** Start of SUPPLIED RECORDS **

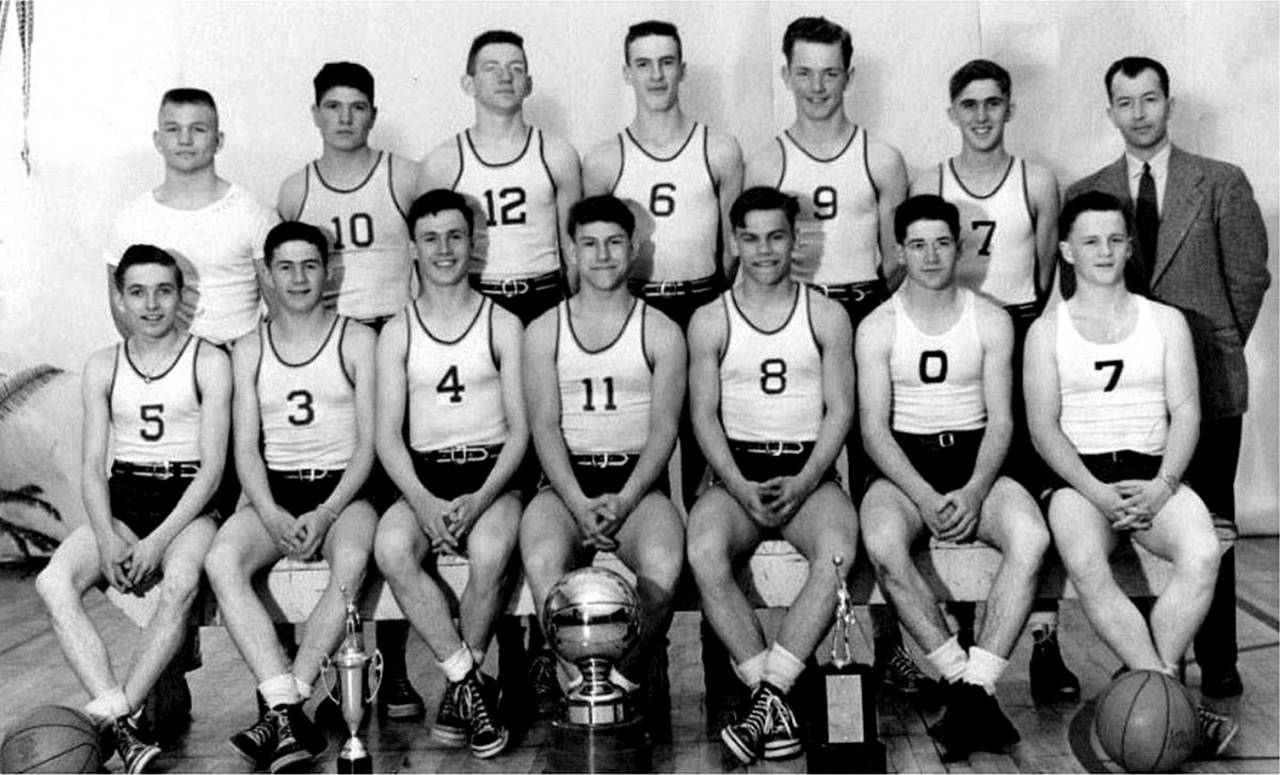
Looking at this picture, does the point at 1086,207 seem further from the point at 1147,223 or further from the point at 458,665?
the point at 458,665

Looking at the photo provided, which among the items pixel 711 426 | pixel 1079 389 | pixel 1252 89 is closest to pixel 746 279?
pixel 711 426

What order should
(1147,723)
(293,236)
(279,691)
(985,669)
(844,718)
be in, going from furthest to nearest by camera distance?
(293,236) < (279,691) < (985,669) < (844,718) < (1147,723)

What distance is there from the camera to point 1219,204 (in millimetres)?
5645

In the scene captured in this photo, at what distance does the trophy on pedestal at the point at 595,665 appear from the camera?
15.6ft

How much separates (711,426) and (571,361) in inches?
18.1

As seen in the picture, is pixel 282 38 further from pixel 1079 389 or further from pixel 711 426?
pixel 1079 389

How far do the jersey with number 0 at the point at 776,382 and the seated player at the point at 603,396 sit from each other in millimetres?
176

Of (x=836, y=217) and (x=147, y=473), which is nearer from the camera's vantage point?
(x=147, y=473)

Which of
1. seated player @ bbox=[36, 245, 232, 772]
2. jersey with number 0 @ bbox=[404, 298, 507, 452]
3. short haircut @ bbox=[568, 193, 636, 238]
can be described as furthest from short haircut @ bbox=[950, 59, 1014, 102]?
seated player @ bbox=[36, 245, 232, 772]

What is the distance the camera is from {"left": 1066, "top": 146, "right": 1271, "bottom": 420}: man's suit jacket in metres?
5.64

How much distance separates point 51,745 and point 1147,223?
11.4 ft

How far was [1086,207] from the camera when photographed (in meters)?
5.34

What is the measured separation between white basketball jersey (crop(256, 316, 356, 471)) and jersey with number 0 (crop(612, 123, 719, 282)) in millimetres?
→ 1094

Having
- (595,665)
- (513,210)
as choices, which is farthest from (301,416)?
(595,665)
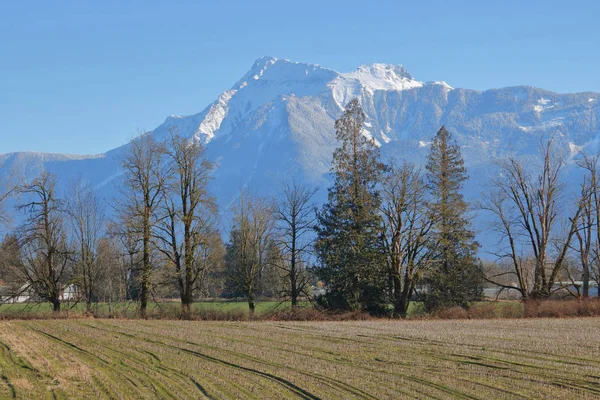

** End of SUPPLIED RECORDS **

Count the lines in the records above that contain the string "picture". Reply with the number alone.

- THE SOLUTION:
2